▶ _任务 a_
能否把后面所给的全部记录逐行放进一个 JSON 字符串列表，每行一个字符串？空行不算，答案里也别带图片标记。

POJ 3468 A Simple Problem with Integers (分块)

题目链接：POJ 3468

Description

You have $N$ integers, $A_1, A_2, … , A_N$. You need to deal with two kinds of operations. One type of operation is to add some given number to each number in a given interval. The other is to ask for the sum of numbers in a given interval.

Input

The first line contains two numbers $N$ and $Q$. $1 ≤ N,Q ≤ 100000$.

The second line contains $N$ numbers, the initial values of $A_1, A_2, … , A_N$. $-1000000000 \le A_i \le 1000000000$.

Each of the next $Q$ lines represents an operation.

“$C a b c$” means adding c to each of $A_a, A_{a+1}, … , A_b$. $-10000 \le c \le 10000$.

“$Q a b$” means querying the sum of $A_a, A_{a+1}, … , A_b$.

Output

You need to answer all $Q$ commands in order. One answer in a line.

Sample Input

10 5
1 2 3 4 5 6 7 8 9 10
Q 4 4
Q 1 10
Q 2 4
C 3 6 3
Q 2 4

Sample Output

4
55
9
15

Hint

The sums may exceed the range of 32-bit integers.

Solution

题意

给定 $n$ 个数和 $q$ 个询问，询问包含两种：$C a b c$ 代表区间 $[a, b]$ 的每个数加上 $c$，$Q a b$ 输出区间 $[a, b]$ 的和。

题解

分块

区间更新模板题，本题可以使用树状数组、线段树和分块解决，这里使用的是分块。

▶ _任务 b_
上面的原文讲了什么？请用两句话概括。

▶ _提供的数据_
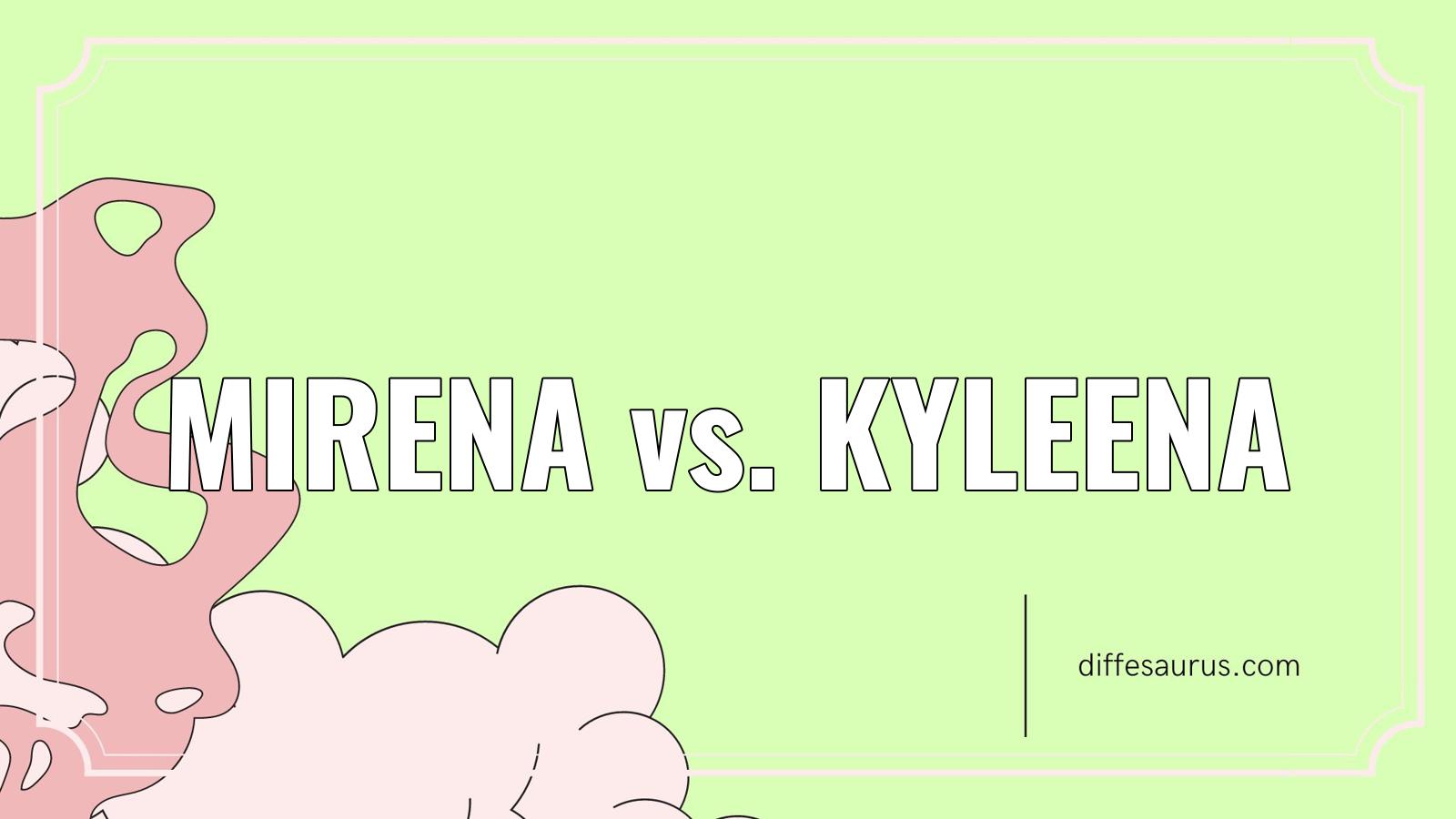 Read more about the article Mirena vs. Kyleena: The Key Differences to Know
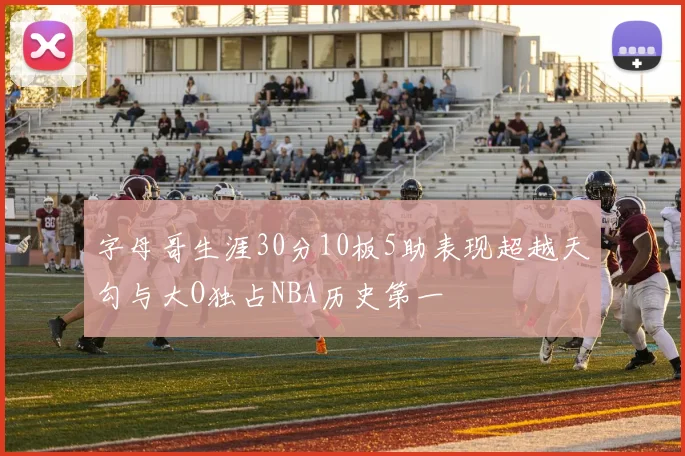 字母哥生涯30分10板5助表现超越天勾与大O独占NBA历史第一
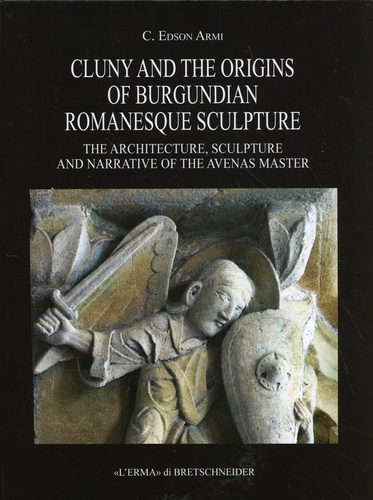 Cluny and the Origins of Burgundian Romanesque Sculpture. The Architecture, Sculpture and Narrative of the Avenas Master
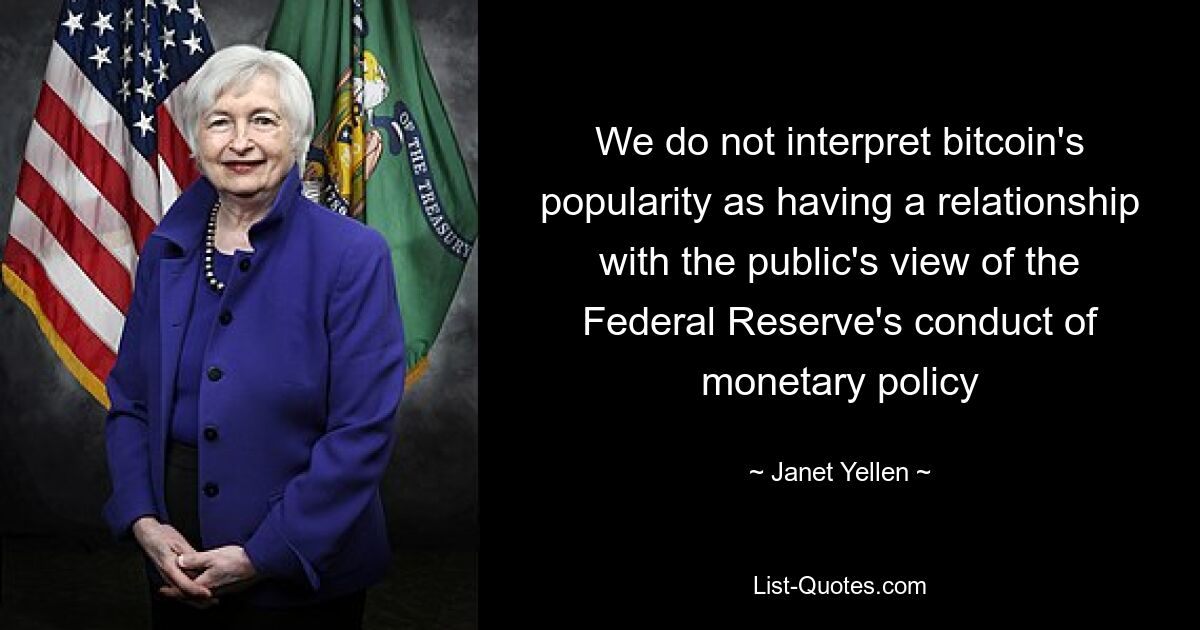 We do not interpret bitcoin's popularity as having a relationship with the public's view of the Federal Reserve's conduct of monetary policy — © Janet Yellen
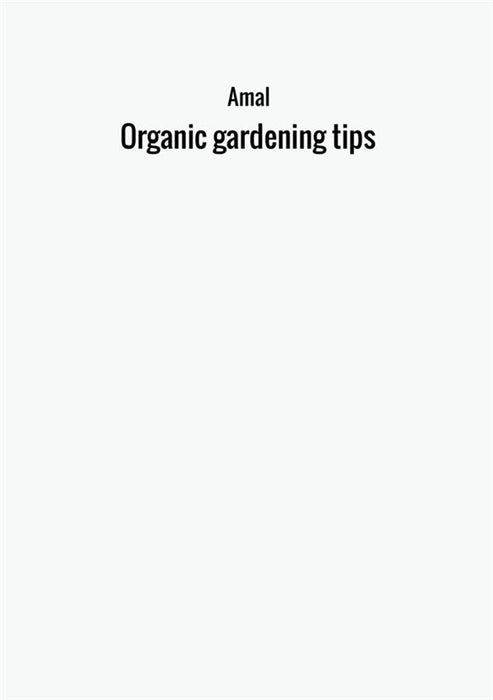 Organic gardening tips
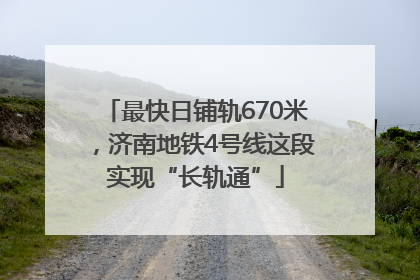 最快日铺轨670米，济南地铁4号线这段实现“长轨通”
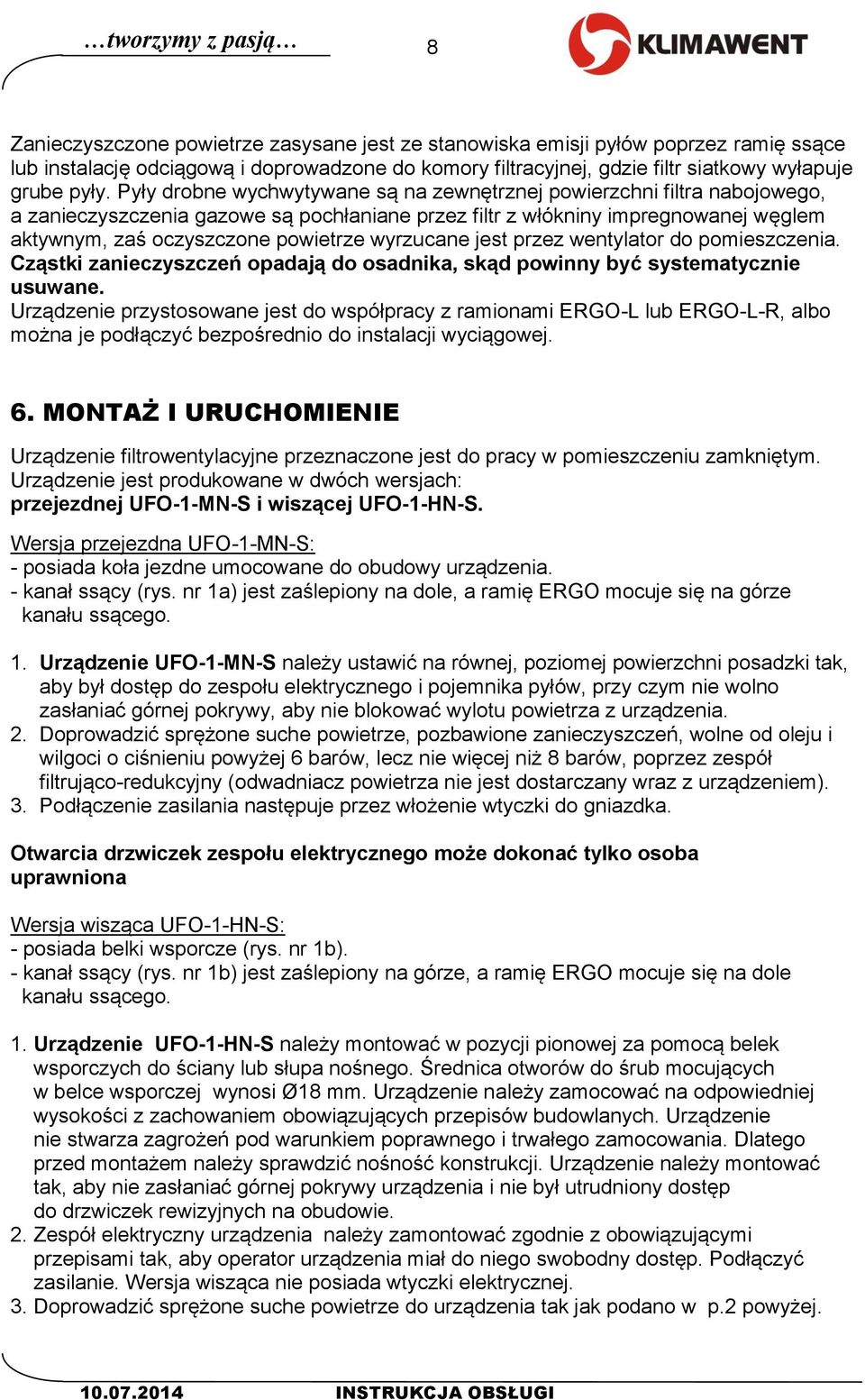 Pyły drobne wychwytywane są na zewnętrznej powierzchni filtra nabojowego, a zanieczyszczenia gazowe są pochłaniane przez filtr z włókniny impregnowanej węglem aktywnym, zaś oczyszczone powietrze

▶ _书面回答 a_
[
  " Read more about the article Mirena vs. Kyleena: The Key Differences to Know",
  " 字母哥生涯30分10板5助表现超越天勾与大O独占NBA历史第一",
  " Cluny and the Origins of Burgundian Romanesque Sculpture. The Architecture, Sculpture and Narrative of the Avenas Master",
  " We do not interpret bitcoin's popularity as having a relationship with the public's view of the Federal Reserve's conduct of monetary policy — © Janet Yellen",
  " Organic gardening tips",
  " 最快日铺轨670米，济南地铁4号线这段实现“长轨通”",
  " Pyły drobne wychwytywane są na zewnętrznej powierzchni filtra nabojowego, a zanieczyszczenia gazowe są pochłaniane przez filtr z włókniny impregnowanej węglem aktywnym, zaś oczyszczone powietrze"
]

▶ _书面回答 b_
该题给出 N 个整数，要求处理两种操作：一种是给指定区间内的每个数加上一个给定的数，另一种是查询指定区间内各数之和。题解称这是一道区间更新模板题，可用树状数组、线段树或分块解决，文中采用的是分块。